# Slovak: I can't learn Slovak without my Slovak friend



## mateo19

Hello!

I'm trying to not forget the little bit of Slovak that I've tried to learn.  Is it correct to say the following?:

Nemôžem sa učiť po slovensky bez mojej Slovenky priaťelky?

Thank you for the affirmation!


----------



## slavic_one

Nemôžem sa (na)učiť slovenčinu bez svoje/moje slovenské priaťelky!

Not sure if this is correct, better wait for someone native! I don't know if in Slovak it's good to tell "po slovenský"


----------



## .Jordi.

slavic_one said:


> I don't know if in Slovak it's good to tell "po slovenský"



Sorry for bothering, but I'm very curious about one thing, is it impossible to use such kind of arcaic construction in your language? I'm mean this construction "po + name of the language" in sentences like: I don't speak X, which for example in polish it would be: nie mówię po niemiecku, słowacku, polsku etc.?


----------



## mateo19

Well, what I can say is that my Slovak text book says that "hovoriť slovenčinu" and "hovoriť po slovensky" are of the same usage.  My Slovak friend uses the "po" construction a lot more than actually saying "slovenčina".

And "bez" takes the genitive case, so why would it not be "mojej"?


----------



## slavic_one

Ok I just said that I wasn't sure of that, not that it's not correct!

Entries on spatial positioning
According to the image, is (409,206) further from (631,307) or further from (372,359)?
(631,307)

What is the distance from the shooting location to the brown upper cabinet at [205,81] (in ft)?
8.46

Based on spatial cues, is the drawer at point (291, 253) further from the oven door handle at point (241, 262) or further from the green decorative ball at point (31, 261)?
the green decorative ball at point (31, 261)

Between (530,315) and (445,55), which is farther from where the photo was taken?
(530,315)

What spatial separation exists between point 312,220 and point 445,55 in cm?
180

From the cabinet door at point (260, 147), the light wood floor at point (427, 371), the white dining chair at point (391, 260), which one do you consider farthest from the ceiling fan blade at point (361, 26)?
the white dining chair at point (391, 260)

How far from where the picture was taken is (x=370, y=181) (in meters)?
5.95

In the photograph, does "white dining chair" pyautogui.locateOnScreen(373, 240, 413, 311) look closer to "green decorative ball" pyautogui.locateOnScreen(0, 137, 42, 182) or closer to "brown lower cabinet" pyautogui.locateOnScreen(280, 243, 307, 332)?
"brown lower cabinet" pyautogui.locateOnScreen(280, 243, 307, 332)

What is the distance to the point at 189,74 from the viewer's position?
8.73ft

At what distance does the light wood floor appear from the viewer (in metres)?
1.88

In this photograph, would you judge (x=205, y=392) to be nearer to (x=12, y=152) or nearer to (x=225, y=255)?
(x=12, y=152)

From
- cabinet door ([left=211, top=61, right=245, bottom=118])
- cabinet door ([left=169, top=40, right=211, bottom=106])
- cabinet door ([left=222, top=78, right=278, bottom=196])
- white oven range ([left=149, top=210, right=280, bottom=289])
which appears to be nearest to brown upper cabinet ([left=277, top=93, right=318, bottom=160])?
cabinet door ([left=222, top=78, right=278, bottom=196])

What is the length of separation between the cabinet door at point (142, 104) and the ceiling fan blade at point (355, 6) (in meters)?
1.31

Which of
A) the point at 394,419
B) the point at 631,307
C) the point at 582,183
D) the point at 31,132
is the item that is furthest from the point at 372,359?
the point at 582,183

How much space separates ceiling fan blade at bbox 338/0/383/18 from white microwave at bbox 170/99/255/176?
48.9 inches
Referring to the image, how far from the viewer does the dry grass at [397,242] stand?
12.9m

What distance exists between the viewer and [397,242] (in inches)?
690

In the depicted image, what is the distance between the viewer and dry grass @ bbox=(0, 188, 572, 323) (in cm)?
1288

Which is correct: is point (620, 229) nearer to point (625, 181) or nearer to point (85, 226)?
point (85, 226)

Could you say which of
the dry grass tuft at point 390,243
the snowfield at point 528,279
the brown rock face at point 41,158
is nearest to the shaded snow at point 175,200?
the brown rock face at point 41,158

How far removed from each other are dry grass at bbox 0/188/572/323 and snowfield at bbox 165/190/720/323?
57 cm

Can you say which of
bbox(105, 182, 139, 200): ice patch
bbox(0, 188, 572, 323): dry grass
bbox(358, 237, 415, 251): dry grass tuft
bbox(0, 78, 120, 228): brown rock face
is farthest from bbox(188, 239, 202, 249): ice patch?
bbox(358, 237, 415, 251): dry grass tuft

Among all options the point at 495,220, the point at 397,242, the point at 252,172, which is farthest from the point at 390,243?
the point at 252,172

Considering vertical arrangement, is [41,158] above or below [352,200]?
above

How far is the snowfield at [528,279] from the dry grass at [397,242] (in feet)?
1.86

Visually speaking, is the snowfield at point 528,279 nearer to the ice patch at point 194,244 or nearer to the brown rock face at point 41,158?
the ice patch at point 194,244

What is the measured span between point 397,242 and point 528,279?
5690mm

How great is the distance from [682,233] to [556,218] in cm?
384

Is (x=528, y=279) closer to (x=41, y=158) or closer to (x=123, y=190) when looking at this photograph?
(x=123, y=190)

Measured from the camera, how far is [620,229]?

What you need to do:
a: In the forum thread, rewrite more briefly the paragraph that begins "Well, what I can say is that my Slovak text book," keeping its main facts.
b: Reproduce the forum thread word for word from "# Slovak: I" up to and including "mojej Slovenky priaťelky?".
This material was taken from a different source than the forum thread.

Per-task outputs:
a: According to the Slovak textbook, "hovoriť slovenčinu" and "hovoriť po slovensky" are used the same way, though the Slovak friend uses the "po" construction much more often than "slovenčina."

b:
# Slovak: I can't learn Slovak without my Slovak friend



## mateo19

Hello!

I'm trying to not forget the little bit of Slovak that I've tried to learn.  Is it correct to say the following?:

Nemôžem sa učiť po slovensky bez mojej Slovenky priaťelky?